How many lines in the entries below contain the string "statue", counting only matches with the same case? Reply with the number alone.

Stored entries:
______________________________

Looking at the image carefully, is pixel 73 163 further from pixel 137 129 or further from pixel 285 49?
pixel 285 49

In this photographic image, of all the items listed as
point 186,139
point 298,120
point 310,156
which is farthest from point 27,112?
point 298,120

______________________________

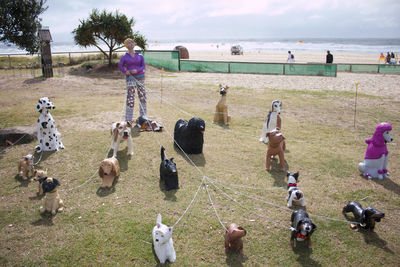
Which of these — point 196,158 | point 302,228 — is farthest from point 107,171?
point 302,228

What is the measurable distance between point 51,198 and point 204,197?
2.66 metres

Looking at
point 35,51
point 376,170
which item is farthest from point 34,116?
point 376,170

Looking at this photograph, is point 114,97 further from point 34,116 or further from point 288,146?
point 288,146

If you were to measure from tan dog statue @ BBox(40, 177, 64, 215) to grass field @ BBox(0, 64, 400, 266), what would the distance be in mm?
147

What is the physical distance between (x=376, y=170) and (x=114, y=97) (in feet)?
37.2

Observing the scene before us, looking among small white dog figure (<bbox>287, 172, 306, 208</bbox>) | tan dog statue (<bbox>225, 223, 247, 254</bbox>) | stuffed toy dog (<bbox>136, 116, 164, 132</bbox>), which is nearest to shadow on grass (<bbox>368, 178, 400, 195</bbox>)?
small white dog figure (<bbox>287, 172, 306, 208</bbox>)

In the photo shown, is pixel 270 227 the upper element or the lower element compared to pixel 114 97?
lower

______________________________

Finished task:
2